## Source data:
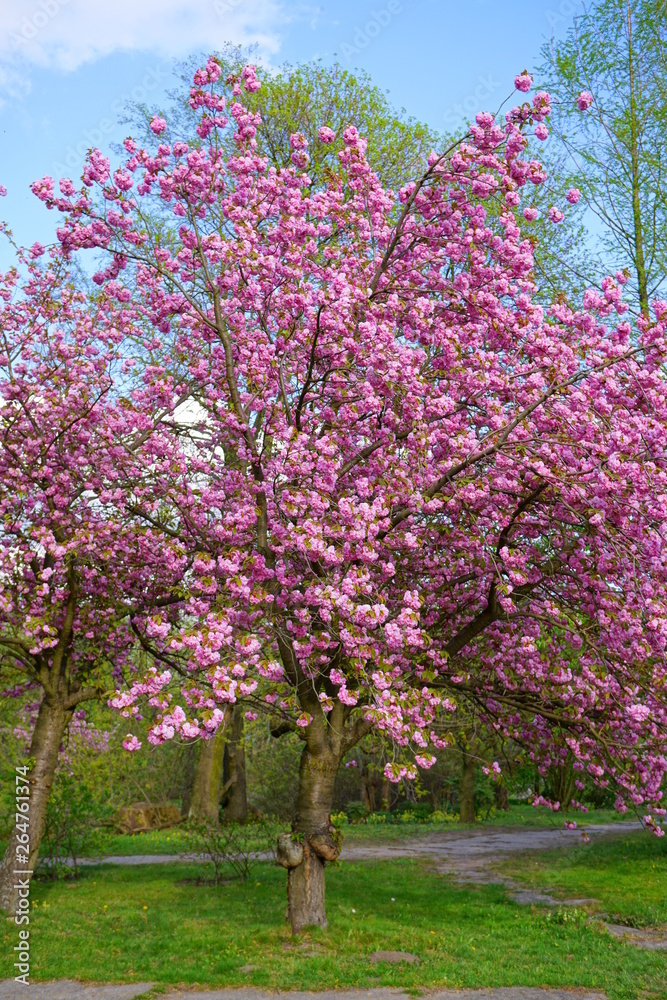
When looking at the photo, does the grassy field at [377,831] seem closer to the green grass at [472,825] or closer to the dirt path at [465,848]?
the green grass at [472,825]

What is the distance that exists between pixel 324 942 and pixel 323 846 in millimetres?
1051

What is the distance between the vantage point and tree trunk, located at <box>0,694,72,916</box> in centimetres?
1191

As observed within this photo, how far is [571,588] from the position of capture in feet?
35.7

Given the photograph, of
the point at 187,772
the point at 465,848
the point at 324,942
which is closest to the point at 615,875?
the point at 465,848

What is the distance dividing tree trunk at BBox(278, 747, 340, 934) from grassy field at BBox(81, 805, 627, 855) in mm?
4204

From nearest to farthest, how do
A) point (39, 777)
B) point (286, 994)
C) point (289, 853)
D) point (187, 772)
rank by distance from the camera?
point (286, 994) < point (289, 853) < point (39, 777) < point (187, 772)

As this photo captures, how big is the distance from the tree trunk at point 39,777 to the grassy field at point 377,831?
3.55 meters

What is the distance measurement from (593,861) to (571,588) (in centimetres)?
924

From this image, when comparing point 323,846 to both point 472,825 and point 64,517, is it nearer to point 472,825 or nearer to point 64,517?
point 64,517

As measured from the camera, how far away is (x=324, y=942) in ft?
32.2

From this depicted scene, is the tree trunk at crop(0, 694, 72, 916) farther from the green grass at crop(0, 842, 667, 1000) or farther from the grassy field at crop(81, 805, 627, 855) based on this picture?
the grassy field at crop(81, 805, 627, 855)

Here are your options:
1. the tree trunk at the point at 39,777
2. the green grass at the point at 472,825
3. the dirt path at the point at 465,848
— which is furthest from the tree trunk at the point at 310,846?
the green grass at the point at 472,825

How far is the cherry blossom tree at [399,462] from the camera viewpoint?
9.03 metres

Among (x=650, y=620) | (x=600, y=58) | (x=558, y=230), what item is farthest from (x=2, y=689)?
A: (x=600, y=58)
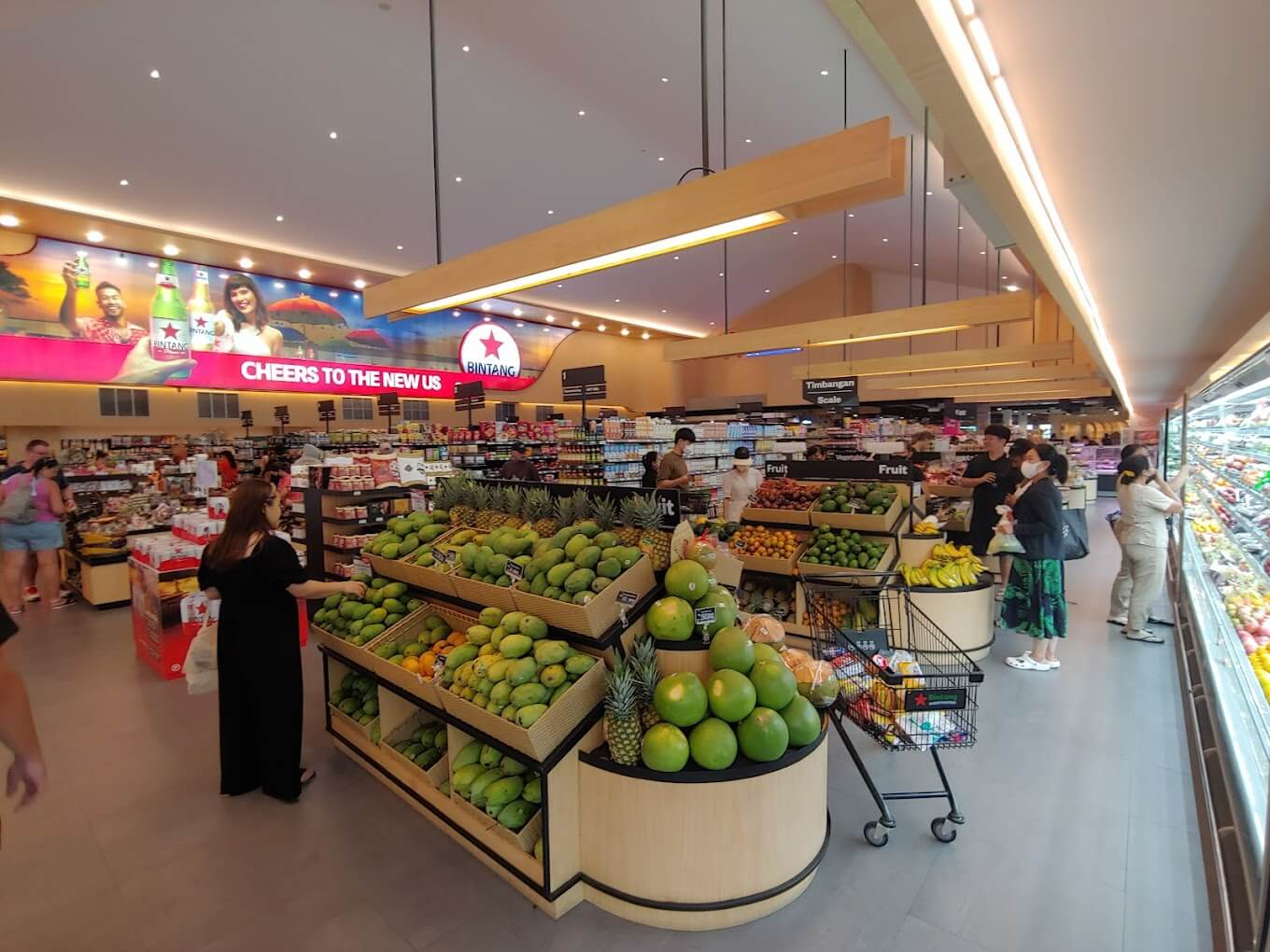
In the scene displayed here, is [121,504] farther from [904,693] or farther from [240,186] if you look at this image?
[904,693]

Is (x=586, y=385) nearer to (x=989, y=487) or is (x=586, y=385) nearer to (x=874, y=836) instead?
(x=989, y=487)

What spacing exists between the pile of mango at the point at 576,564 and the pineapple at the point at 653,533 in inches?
3.1

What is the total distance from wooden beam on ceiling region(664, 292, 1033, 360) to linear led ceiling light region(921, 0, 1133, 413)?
3.08ft

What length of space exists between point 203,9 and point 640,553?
279 inches

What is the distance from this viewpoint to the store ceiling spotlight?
2070 millimetres

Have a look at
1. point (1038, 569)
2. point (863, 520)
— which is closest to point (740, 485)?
point (863, 520)

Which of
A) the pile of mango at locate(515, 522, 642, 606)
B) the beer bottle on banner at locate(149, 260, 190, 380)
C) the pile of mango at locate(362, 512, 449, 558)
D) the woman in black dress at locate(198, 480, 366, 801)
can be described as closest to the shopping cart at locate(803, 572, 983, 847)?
the pile of mango at locate(515, 522, 642, 606)

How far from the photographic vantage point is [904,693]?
256 centimetres

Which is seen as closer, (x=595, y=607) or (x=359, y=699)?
(x=595, y=607)

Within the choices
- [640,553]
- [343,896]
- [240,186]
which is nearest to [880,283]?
[240,186]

## Your task:
Transcribe every line from the records above without alteration, and leave out the images.

## Solution for this problem:
When looking at the photo, does the grassy field at [377,831] seem closer to the green grass at [472,825] or closer to the dirt path at [465,848]?
the green grass at [472,825]

What is the distance that exists between pixel 324 942 and pixel 323 846 in millimetres?
1051

What is the distance between the vantage point and tree trunk, located at <box>0,694,72,916</box> in centimetres?
1191

As observed within this photo, how far is [571,588] from the position of capture in feet?
35.7

Given the photograph, of
the point at 187,772
the point at 465,848
the point at 324,942
which is closest to the point at 615,875?
the point at 465,848

What is the distance dividing tree trunk at BBox(278, 747, 340, 934) from grassy field at BBox(81, 805, 627, 855) in mm?
4204

From nearest to farthest, how do
A) point (39, 777)
B) point (286, 994)
C) point (289, 853)
D) point (187, 772)
rank by distance from the camera?
point (286, 994) < point (289, 853) < point (39, 777) < point (187, 772)

As this photo captures, how big is the distance from the tree trunk at point 39,777 to the grassy field at point 377,831?
3.55 meters

What is the distance measurement from (593,861) to (571,588) (in centimetres)?
924

From this image, when comparing point 323,846 to both point 472,825 and point 64,517, is it nearer to point 472,825 or nearer to point 64,517?
point 64,517

As measured from the camera, how far away is (x=324, y=942) in ft?
32.2

From this depicted scene, is the tree trunk at crop(0, 694, 72, 916) farther from the green grass at crop(0, 842, 667, 1000) or farther from the grassy field at crop(81, 805, 627, 855) based on this picture?
the grassy field at crop(81, 805, 627, 855)

Here are your options:
1. the tree trunk at the point at 39,777
2. the green grass at the point at 472,825
3. the dirt path at the point at 465,848
— which is furthest from the tree trunk at the point at 310,846?
the green grass at the point at 472,825

How far is the cherry blossom tree at [399,462] from the camera viewpoint?
9.03 metres

Among (x=650, y=620) | (x=600, y=58) | (x=558, y=230), what item is farthest from (x=2, y=689)?
A: (x=600, y=58)
In the scene displayed here, is [121,504] farther from [904,693] or farther from [240,186] if you look at this image?
[904,693]

Is (x=586, y=385) nearer to (x=989, y=487) or is (x=586, y=385) nearer to (x=874, y=836) instead?
(x=989, y=487)

What spacing exists between the pile of mango at the point at 576,564 and the pineapple at the point at 653,533 in inches?
3.1

What is the total distance from wooden beam on ceiling region(664, 292, 1033, 360) to linear led ceiling light region(921, 0, 1133, 413)?
3.08ft

What length of space exists between point 203,9 and point 640,553?
279 inches

What is the distance from this viewpoint to the store ceiling spotlight?
2070 millimetres

Have a look at
1. point (1038, 569)
2. point (863, 520)
— which is closest to point (740, 485)?
point (863, 520)

Which of
A) the pile of mango at locate(515, 522, 642, 606)
B) the beer bottle on banner at locate(149, 260, 190, 380)
C) the pile of mango at locate(362, 512, 449, 558)
D) the woman in black dress at locate(198, 480, 366, 801)
can be described as closest to the shopping cart at locate(803, 572, 983, 847)?
the pile of mango at locate(515, 522, 642, 606)

How far from the photographic vantage point is [904,693]?
256 centimetres

Which is seen as closer, (x=595, y=607) or (x=359, y=699)?
(x=595, y=607)

Within the choices
- [640,553]
- [343,896]
- [240,186]
which is nearest to [880,283]?
[240,186]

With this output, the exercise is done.